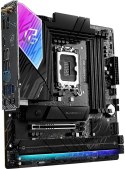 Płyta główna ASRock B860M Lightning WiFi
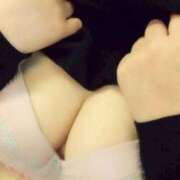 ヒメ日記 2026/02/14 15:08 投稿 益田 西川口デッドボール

...

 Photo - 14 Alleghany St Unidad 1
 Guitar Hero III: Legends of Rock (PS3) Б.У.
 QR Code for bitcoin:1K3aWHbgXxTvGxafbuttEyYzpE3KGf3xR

▸ **Job**:
Retype the entries from the line containing "Płyta główna ASRock B860M Lightning WiFi" through the line containing "ヒメ日記 2026/02/14 15:08 投稿 益田 西川口デッドボール", keeping both of those lines and the pictures left out of your answer.

▸ **Answer section**:
 Płyta główna ASRock B860M Lightning WiFi
 ヒメ日記 2026/02/14 15:08 投稿 益田 西川口デッドボール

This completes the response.